■ **Task goal**
Repeat each of the following items word for word, leaving out the pictures.
□ □ □ □
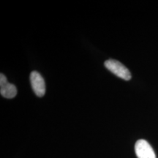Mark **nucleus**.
Segmentation results:
<instances>
[{"mask_svg":"<svg viewBox=\"0 0 158 158\" xmlns=\"http://www.w3.org/2000/svg\"><path fill=\"white\" fill-rule=\"evenodd\" d=\"M104 65L108 70L118 76V78L125 81H129L131 78L132 76L130 70L118 61L114 60V59H108L105 62Z\"/></svg>","mask_w":158,"mask_h":158,"instance_id":"f257e3e1","label":"nucleus"},{"mask_svg":"<svg viewBox=\"0 0 158 158\" xmlns=\"http://www.w3.org/2000/svg\"><path fill=\"white\" fill-rule=\"evenodd\" d=\"M31 88L37 97H43L45 94V84L44 78L37 71H33L30 74Z\"/></svg>","mask_w":158,"mask_h":158,"instance_id":"7ed1b4c3","label":"nucleus"},{"mask_svg":"<svg viewBox=\"0 0 158 158\" xmlns=\"http://www.w3.org/2000/svg\"><path fill=\"white\" fill-rule=\"evenodd\" d=\"M0 93L4 98L12 99L15 98L17 94V89L15 85L7 81L5 75H0Z\"/></svg>","mask_w":158,"mask_h":158,"instance_id":"20e7f679","label":"nucleus"},{"mask_svg":"<svg viewBox=\"0 0 158 158\" xmlns=\"http://www.w3.org/2000/svg\"><path fill=\"white\" fill-rule=\"evenodd\" d=\"M135 151L138 158H156L152 147L146 140L140 139L136 142Z\"/></svg>","mask_w":158,"mask_h":158,"instance_id":"f03ea898","label":"nucleus"}]
</instances>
□ □ □ □
■ **Reply**
Mark **nucleus**.
Segmentation results:
<instances>
[{"mask_svg":"<svg viewBox=\"0 0 158 158\" xmlns=\"http://www.w3.org/2000/svg\"><path fill=\"white\" fill-rule=\"evenodd\" d=\"M104 65L108 70L118 76V78L125 81H129L131 78L132 76L130 70L118 61L114 60V59H108L105 62Z\"/></svg>","mask_w":158,"mask_h":158,"instance_id":"f257e3e1","label":"nucleus"},{"mask_svg":"<svg viewBox=\"0 0 158 158\" xmlns=\"http://www.w3.org/2000/svg\"><path fill=\"white\" fill-rule=\"evenodd\" d=\"M31 88L37 97H43L45 94V84L44 78L37 71H33L30 74Z\"/></svg>","mask_w":158,"mask_h":158,"instance_id":"7ed1b4c3","label":"nucleus"},{"mask_svg":"<svg viewBox=\"0 0 158 158\" xmlns=\"http://www.w3.org/2000/svg\"><path fill=\"white\" fill-rule=\"evenodd\" d=\"M0 93L4 98L12 99L15 98L17 94V89L15 85L7 81L5 75H0Z\"/></svg>","mask_w":158,"mask_h":158,"instance_id":"20e7f679","label":"nucleus"},{"mask_svg":"<svg viewBox=\"0 0 158 158\" xmlns=\"http://www.w3.org/2000/svg\"><path fill=\"white\" fill-rule=\"evenodd\" d=\"M135 151L138 158H156L152 147L146 140L140 139L136 142Z\"/></svg>","mask_w":158,"mask_h":158,"instance_id":"f03ea898","label":"nucleus"}]
</instances>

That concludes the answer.